CÔTE D'OR
Saga familiale à Concœur avec 7 générations d’Olivier à la Ferme Fruirouge
Par Jeannette Monarchi
Publié le 19 Juin 2023 à 13h51
Installés depuis 1995 à Concœur, Isabelle et Sylvain Olivier ont développé l’exploitation en bio avec une démarche en biodynamie. Ils renouvellent l’identité de la ferme, qu’ils baptisent « Ferme Fruirouge ». Leurs deux fils les ont rejoints. Info-Beaune les a rencontrés.
Sylvain Olivier a toujours rêvé de faire de la transformation sur l’exploitation familiale de ses parents. La famille Olivier présente depuis 6 générations faisait de polyculture-vivrière. Les grands-parents cultivaient la vigne et le cassis « il y a toujours eu du cassis à Concœur » précise Isabelle Olivier, mais avec le phylloxera, les vignes ont disparu sur toutes les Hautes-Côtes de Nuits, qui se sont tournées vers la cueillette.
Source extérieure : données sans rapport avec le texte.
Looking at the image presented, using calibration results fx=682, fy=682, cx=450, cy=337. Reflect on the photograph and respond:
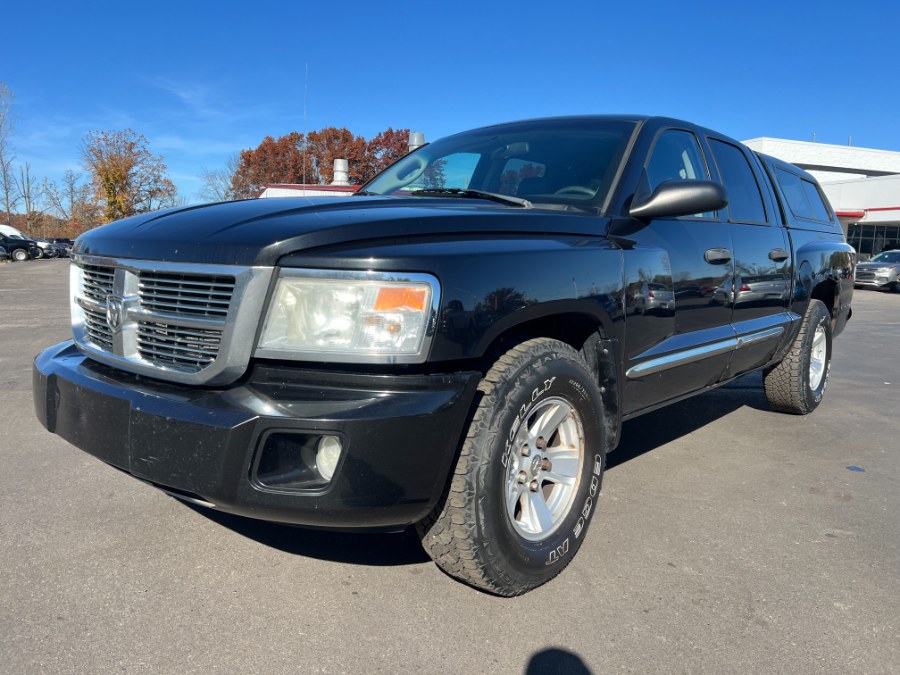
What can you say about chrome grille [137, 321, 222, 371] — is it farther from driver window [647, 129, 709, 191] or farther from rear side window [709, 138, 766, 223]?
rear side window [709, 138, 766, 223]

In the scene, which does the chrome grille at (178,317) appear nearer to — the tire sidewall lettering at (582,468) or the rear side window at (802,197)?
the tire sidewall lettering at (582,468)

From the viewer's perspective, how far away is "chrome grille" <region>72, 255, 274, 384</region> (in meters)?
1.99

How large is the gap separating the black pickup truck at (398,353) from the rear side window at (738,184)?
3.16ft

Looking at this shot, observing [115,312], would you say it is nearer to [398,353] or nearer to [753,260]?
[398,353]

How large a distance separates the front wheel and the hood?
472 mm

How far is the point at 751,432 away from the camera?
15.4 feet

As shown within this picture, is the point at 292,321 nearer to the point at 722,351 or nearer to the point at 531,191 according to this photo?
the point at 531,191

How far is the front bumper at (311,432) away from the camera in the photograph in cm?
190

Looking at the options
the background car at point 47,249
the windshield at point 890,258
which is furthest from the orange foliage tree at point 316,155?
the windshield at point 890,258

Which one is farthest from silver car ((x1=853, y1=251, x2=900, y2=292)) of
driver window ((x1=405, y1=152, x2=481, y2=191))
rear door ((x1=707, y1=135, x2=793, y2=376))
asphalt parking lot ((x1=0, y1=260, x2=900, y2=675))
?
driver window ((x1=405, y1=152, x2=481, y2=191))

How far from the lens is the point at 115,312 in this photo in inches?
91.7

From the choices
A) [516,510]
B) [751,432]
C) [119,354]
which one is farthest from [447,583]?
[751,432]

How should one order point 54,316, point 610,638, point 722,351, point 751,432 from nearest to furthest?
point 610,638
point 722,351
point 751,432
point 54,316

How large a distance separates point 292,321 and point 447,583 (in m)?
1.19
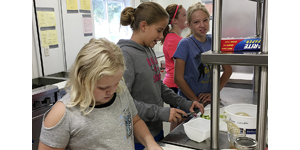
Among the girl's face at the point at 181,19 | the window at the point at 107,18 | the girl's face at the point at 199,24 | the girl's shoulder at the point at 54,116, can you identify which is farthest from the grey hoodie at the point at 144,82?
the window at the point at 107,18

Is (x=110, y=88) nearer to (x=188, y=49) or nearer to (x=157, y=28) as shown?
(x=157, y=28)

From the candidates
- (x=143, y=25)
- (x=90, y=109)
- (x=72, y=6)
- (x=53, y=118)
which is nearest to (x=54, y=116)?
(x=53, y=118)

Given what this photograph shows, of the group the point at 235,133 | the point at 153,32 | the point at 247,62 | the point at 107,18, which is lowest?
the point at 235,133

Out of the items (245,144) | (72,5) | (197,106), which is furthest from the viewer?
(72,5)

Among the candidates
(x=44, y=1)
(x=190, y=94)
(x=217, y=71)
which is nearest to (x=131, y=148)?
(x=217, y=71)

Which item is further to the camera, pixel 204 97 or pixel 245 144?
pixel 204 97

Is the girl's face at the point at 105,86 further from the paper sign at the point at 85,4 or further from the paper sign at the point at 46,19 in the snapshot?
the paper sign at the point at 85,4

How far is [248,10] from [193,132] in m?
1.76

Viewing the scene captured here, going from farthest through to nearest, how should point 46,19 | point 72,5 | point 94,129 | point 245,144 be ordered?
1. point 72,5
2. point 46,19
3. point 94,129
4. point 245,144

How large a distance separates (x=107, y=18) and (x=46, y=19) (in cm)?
124

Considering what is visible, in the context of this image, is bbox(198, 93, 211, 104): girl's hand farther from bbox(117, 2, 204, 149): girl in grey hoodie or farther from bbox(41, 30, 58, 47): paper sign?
bbox(41, 30, 58, 47): paper sign

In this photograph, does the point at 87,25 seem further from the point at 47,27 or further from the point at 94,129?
the point at 94,129

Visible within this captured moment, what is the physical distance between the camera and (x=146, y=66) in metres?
1.24

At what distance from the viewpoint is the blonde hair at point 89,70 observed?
814 mm
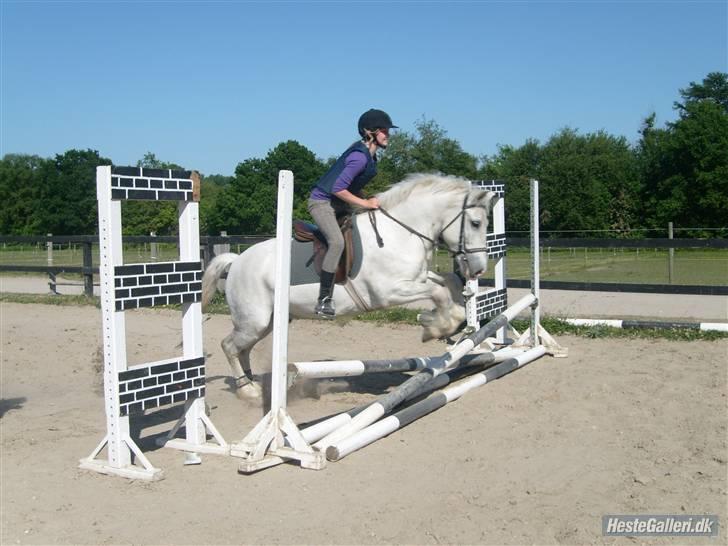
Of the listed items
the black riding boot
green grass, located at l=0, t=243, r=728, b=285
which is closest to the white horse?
the black riding boot

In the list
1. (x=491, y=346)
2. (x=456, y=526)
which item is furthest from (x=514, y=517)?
(x=491, y=346)

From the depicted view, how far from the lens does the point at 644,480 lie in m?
3.78

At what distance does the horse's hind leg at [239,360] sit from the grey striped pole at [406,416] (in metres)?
1.65

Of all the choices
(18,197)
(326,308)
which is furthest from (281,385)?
(18,197)

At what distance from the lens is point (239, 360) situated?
21.4ft

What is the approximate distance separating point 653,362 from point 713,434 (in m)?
2.40

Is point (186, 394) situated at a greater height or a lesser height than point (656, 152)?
lesser

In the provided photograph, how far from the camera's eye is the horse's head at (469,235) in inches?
227

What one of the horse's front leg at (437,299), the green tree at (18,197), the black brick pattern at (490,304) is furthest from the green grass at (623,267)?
the green tree at (18,197)

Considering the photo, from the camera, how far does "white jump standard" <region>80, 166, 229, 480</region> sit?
13.9 feet

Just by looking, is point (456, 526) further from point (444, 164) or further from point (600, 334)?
point (444, 164)

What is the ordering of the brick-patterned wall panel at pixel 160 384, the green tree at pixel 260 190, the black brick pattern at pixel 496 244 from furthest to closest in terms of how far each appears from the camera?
the green tree at pixel 260 190
the black brick pattern at pixel 496 244
the brick-patterned wall panel at pixel 160 384

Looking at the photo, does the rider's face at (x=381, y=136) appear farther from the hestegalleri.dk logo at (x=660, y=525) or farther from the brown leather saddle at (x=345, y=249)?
the hestegalleri.dk logo at (x=660, y=525)

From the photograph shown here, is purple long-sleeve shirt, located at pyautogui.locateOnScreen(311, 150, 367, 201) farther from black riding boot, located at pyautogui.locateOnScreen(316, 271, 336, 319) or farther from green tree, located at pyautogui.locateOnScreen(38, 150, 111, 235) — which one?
green tree, located at pyautogui.locateOnScreen(38, 150, 111, 235)
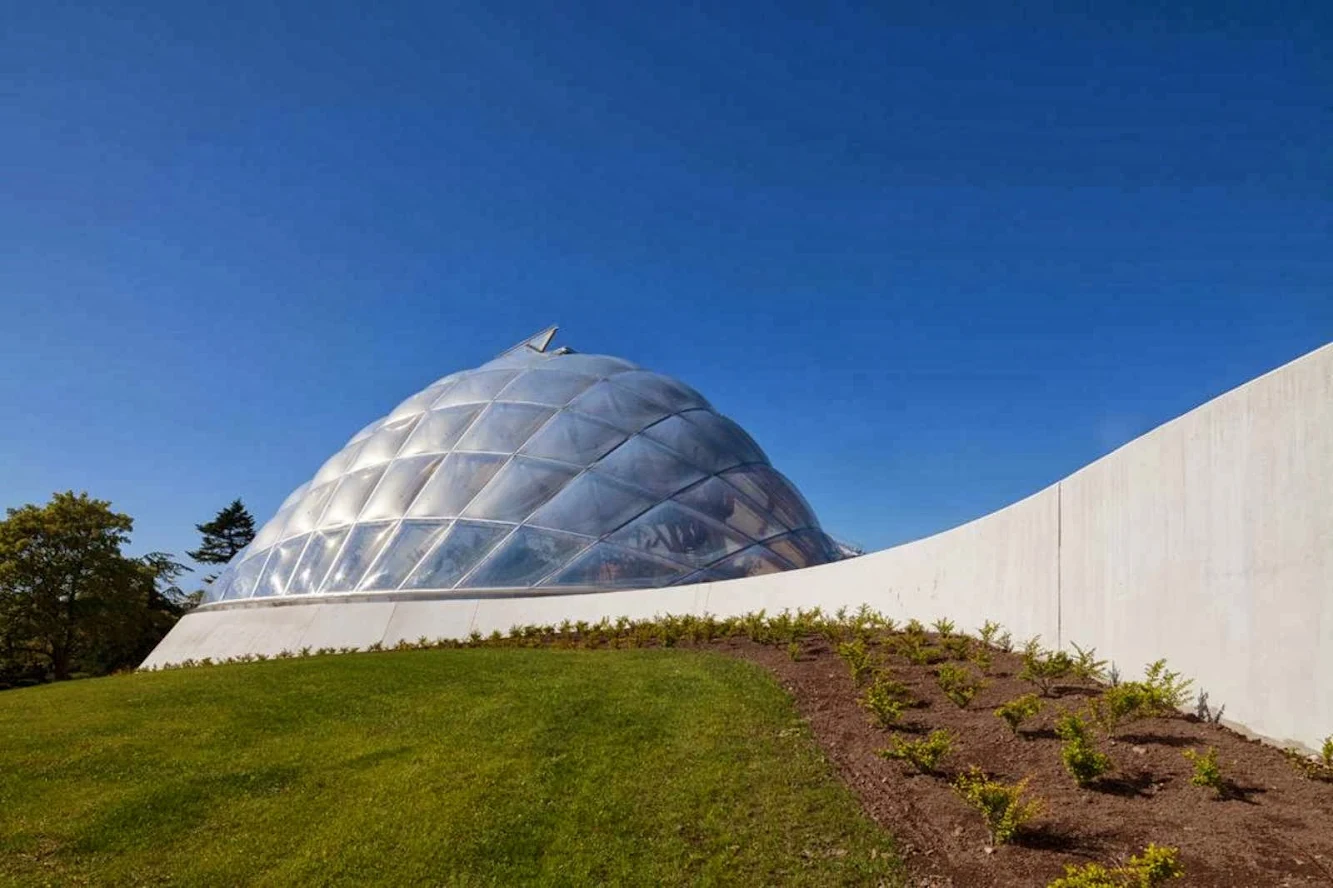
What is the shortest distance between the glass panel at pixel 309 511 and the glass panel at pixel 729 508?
10.4 m

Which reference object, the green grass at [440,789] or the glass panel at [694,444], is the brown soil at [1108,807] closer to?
the green grass at [440,789]

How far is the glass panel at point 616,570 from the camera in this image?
19422 mm

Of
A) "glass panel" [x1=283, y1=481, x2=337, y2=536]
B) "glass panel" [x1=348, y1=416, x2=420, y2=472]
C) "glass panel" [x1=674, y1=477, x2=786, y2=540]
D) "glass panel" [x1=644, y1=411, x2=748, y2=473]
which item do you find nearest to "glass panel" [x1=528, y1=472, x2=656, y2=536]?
"glass panel" [x1=674, y1=477, x2=786, y2=540]

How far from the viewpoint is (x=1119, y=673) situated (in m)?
7.30

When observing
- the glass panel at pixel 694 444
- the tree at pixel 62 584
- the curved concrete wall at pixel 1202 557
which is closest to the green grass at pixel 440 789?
the curved concrete wall at pixel 1202 557

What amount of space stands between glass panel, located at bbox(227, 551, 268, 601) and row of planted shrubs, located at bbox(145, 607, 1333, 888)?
44.0ft

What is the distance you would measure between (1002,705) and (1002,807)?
2067 mm

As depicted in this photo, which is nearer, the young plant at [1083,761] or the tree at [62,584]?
the young plant at [1083,761]

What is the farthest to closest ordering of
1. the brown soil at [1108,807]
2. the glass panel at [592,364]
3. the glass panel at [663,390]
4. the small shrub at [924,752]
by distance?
the glass panel at [592,364] < the glass panel at [663,390] < the small shrub at [924,752] < the brown soil at [1108,807]

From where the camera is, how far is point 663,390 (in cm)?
2516

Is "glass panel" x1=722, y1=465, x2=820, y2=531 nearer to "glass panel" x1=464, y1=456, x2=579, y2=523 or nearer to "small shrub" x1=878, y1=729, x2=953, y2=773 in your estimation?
"glass panel" x1=464, y1=456, x2=579, y2=523

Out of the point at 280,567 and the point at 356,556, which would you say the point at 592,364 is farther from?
the point at 280,567

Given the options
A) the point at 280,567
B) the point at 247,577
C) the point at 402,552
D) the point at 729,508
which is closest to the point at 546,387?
the point at 402,552

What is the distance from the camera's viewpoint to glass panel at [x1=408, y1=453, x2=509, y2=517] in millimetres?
21297
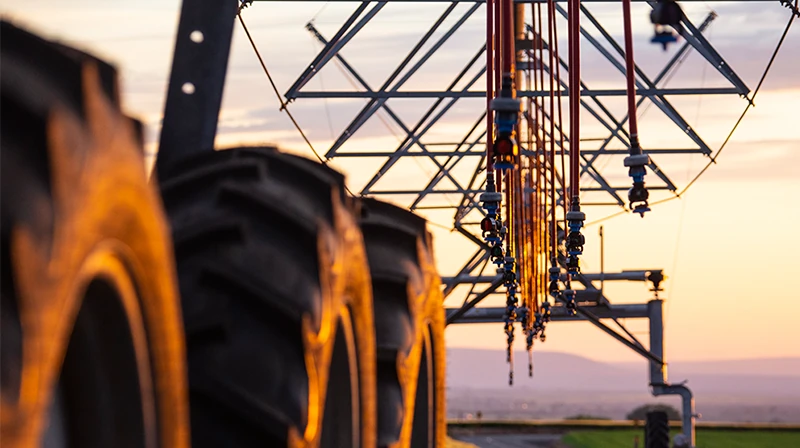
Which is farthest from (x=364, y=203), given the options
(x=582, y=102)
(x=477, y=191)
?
(x=477, y=191)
Les parents, Chantal et Christian, cultivaient des céréales et du cassis mais la production de fruits rouges était destinée aux coopératives. La chute du Mur de Berlin en 1989 entraîne une baisse du cours de la bourse, l’exploitation se repositionne avec la volonté de produire pour faire des produits finis.
Sylvain se destinait plus à la fabrication de Comté. Après des études suivies au lycée agricole de Quetigny, il a effectué son BTS à Montmorot dans le Jura.
La rencontre entre Sylvain et Isabelle pendant des vendanges en 1992 va tout changer. Sylvain était sur le point de terminer ses études agricoles, Isabelle ses études de philosophie « je ne venais pas du monde agricole, mes parents étaient commerçants à Dijon » confie-t-elle.
Le jeune couple amoureux va mettre leur complémentarité au service de l’évolution de la Ferme. Ils écument les foires de la région pour vendre en direct leurs produits. « Le sirop produit ne se vendait pas bien, nous avons eu alors l’idée de diversifier la production en faisant de la confiture, de la crème de cassis. Ils s’installent dans la grange d’Odette, la grand-mère de Sylvain, au cœur de Concœur sur la place de l’église, qu’ils rénovent pour ouvrir leur boutique, formidable outil toujours présent de vente en direct.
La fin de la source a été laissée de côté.